** TEKS HALAMAN **
Pengamat Bilang Permenaker Nomor 5 Tahun 2023 Malah Berpotensi Memotong Upah Pekerja sehingga Harus Dicabut

- 16 Maret 2023, 15:43 WIB
Pekerja menyelesaikan produksi kain di PT Trisula Textile Industries di Cimahi, Jawa Barat, Rabu (1/3/2023).
Pekerja menyelesaikan produksi kain di PT Trisula Textile Industries di Cimahi, Jawa Barat, Rabu (1/3/2023). /RAISAN AL FARISI/ANTARA FOTO

KORAN PR - Menteri Ketenagakerjaan pada tanggal 7 Maret 2023 lalu telah menetapkan Peraturan Menteri Ketenagakerjaan (Permenaker) Nomor 5 Tahun 2023 tentang Penyesuaian Waktu Kerja dan Pengupahan pada Perusahaan Industri Padat Karya Tertentu Berorientasi Ekspor yang Terdampak Perubahan Ekonomi Global.

Namun, pengamat ketenagakerjaan Timboel Siregar menilai, Permenaker ini tak memberikan insentif tetapi malah berpotensi memotong upah.

"Menurut saya Permenaker No. 5 tahun 2023 ini akan menyebabkan upah pekerja di sektor padat karya industri berorientasi ekspor akan dibayar di bawah ketentuan UMK yang berlaku. Mengenai jumlah jam kerja berkurang, ya silahkan saja tetapi upah tidak boleh di bawah upah minimum yang berlaku," kata Timboel dalam keterangan, di Jakarta, Kamis 16 Maret 2023.

Dijelaskan Timboel, inti dari Permenaker ini ada di Pasal 7 dan Pasal 8. Adapun Pasal 7 menyatakan Pemerintah menetapkan kebijakan penyesuaian upah pada perusahaan industri padat karya tertentu berorientasi ekspor yang terdampak perubahan ekonomi global dengan memperhatikan kondisi ekonomi nasional serta untuk menjaga kelangsungan bekerja dan kelangsungan berusaha.

Pasal 8 membolehkan perusahaan industri padat karya tertentu berorientasi ekspor yang terdampak perubahan ekonomi global melakukan penyesuaian besaran upah pekerja/buruh dengan ketentuan upah yang dibayarkan kepada pekerja/buruh paling sedikit 75 persen dari upah yang biasa diterima.

** Cuplikan dari sebuah dataset **
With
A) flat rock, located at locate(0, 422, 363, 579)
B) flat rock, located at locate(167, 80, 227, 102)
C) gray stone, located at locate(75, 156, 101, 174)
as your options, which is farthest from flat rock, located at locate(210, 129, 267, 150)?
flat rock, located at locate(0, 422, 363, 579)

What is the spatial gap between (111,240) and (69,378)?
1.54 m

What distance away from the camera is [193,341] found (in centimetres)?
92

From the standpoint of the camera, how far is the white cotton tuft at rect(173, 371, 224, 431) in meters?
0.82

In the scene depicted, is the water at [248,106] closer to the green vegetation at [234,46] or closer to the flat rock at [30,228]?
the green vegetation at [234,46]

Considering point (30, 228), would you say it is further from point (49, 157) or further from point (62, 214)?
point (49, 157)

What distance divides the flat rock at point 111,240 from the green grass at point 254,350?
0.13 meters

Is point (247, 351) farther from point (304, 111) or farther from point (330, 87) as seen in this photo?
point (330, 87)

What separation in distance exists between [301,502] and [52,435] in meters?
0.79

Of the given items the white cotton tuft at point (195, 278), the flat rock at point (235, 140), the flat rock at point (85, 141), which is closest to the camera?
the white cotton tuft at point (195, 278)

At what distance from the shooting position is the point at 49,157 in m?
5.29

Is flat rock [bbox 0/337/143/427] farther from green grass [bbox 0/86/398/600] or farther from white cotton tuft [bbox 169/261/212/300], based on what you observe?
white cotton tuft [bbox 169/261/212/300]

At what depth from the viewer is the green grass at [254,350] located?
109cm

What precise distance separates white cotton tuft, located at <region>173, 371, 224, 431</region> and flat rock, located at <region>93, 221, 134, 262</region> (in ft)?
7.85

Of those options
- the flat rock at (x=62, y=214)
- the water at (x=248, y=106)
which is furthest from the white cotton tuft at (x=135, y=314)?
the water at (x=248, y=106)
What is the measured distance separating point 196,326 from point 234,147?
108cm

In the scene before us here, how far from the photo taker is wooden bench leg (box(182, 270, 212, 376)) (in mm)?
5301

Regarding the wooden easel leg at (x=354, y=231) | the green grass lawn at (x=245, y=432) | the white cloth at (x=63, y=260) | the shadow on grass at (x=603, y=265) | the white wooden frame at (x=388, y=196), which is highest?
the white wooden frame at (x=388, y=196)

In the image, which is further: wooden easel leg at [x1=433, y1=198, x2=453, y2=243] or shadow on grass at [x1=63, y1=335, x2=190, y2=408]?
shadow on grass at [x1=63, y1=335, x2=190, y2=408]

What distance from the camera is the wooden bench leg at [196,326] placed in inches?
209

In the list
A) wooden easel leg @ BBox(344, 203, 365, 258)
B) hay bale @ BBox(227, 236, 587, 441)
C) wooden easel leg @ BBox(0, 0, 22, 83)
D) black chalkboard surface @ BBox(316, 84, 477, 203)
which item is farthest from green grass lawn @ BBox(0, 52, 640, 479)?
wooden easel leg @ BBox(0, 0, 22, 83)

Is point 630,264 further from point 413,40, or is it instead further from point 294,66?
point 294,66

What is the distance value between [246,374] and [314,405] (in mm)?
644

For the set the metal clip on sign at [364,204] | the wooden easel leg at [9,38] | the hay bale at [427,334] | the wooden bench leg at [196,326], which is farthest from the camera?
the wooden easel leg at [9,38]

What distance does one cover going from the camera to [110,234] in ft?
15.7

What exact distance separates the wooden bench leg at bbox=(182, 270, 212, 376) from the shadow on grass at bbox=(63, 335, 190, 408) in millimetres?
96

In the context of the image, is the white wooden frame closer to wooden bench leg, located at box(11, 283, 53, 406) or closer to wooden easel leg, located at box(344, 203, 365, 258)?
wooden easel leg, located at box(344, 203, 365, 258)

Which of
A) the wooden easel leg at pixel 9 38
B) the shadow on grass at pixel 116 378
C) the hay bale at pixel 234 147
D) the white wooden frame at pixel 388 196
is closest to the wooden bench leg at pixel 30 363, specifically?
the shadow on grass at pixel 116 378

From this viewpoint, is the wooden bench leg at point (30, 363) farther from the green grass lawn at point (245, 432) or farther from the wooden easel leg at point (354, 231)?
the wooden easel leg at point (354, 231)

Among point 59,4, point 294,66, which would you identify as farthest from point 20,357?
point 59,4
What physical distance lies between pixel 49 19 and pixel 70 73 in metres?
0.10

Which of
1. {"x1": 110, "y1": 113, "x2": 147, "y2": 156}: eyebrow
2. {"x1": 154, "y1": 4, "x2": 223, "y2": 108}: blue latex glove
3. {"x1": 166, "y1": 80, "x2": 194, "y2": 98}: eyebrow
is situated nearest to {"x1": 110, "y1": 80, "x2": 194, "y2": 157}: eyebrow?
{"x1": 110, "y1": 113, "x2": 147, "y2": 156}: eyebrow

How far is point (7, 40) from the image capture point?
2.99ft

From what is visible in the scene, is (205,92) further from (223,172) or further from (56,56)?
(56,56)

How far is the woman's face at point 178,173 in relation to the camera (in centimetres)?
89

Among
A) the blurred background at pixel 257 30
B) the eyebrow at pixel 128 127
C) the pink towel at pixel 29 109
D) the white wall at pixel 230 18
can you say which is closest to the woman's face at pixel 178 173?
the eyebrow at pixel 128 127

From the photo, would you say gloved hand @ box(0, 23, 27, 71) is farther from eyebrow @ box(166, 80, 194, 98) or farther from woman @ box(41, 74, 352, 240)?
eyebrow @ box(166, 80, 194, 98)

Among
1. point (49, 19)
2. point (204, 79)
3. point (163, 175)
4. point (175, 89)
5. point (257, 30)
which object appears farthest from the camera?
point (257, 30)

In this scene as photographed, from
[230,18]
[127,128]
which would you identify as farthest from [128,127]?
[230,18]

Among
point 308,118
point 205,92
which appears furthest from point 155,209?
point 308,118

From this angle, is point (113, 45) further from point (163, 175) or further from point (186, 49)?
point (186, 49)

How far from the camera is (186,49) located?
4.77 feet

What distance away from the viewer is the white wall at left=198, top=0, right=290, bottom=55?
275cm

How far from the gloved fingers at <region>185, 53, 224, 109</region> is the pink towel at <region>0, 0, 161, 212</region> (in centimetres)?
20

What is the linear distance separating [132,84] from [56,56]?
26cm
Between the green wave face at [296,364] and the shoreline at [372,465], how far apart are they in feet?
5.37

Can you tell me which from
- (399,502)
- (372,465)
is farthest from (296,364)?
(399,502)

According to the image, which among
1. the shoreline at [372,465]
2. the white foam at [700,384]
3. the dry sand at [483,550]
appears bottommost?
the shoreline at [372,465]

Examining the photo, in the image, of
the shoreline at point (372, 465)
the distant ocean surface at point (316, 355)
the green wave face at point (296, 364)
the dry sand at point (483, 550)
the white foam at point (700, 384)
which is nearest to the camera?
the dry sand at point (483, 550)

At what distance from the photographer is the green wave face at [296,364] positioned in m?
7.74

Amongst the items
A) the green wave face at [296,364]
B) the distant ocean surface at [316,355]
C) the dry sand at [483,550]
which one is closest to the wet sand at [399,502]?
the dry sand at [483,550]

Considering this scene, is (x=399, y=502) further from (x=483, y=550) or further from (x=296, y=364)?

** TUGAS LATIHAN INI **
A: Salin kembali bagian artikel tentang Permenaker Nomor 5 Tahun 2023, mulai dari "Pengamat Bilang Permenaker" dan berakhir pada "Perubahan Ekonomi Global.". Ubah "Cimahi" menjadi "Bandung".
B: Ada berapa baris dalam catatan yang memuat kata "bale"? Tuliskan angkanya saja.

** JAWABAN LATIHAN INI **
A:
Pengamat Bilang Permenaker Nomor 5 Tahun 2023 Malah Berpotensi Memotong Upah Pekerja sehingga Harus Dicabut

- 16 Maret 2023, 15:43 WIB
Pekerja menyelesaikan produksi kain di PT Trisula Textile Industries di Bandung, Jawa Barat, Rabu (1/3/2023).
Pekerja menyelesaikan produksi kain di PT Trisula Textile Industries di Bandung, Jawa Barat, Rabu (1/3/2023). /RAISAN AL FARISI/ANTARA FOTO

KORAN PR - Menteri Ketenagakerjaan pada tanggal 7 Maret 2023 lalu telah menetapkan Peraturan Menteri Ketenagakerjaan (Permenaker) Nomor 5 Tahun 2023 tentang Penyesuaian Waktu Kerja dan Pengupahan pada Perusahaan Industri Padat Karya Tertentu Berorientasi Ekspor yang Terdampak Perubahan Ekonomi Global.

B: 3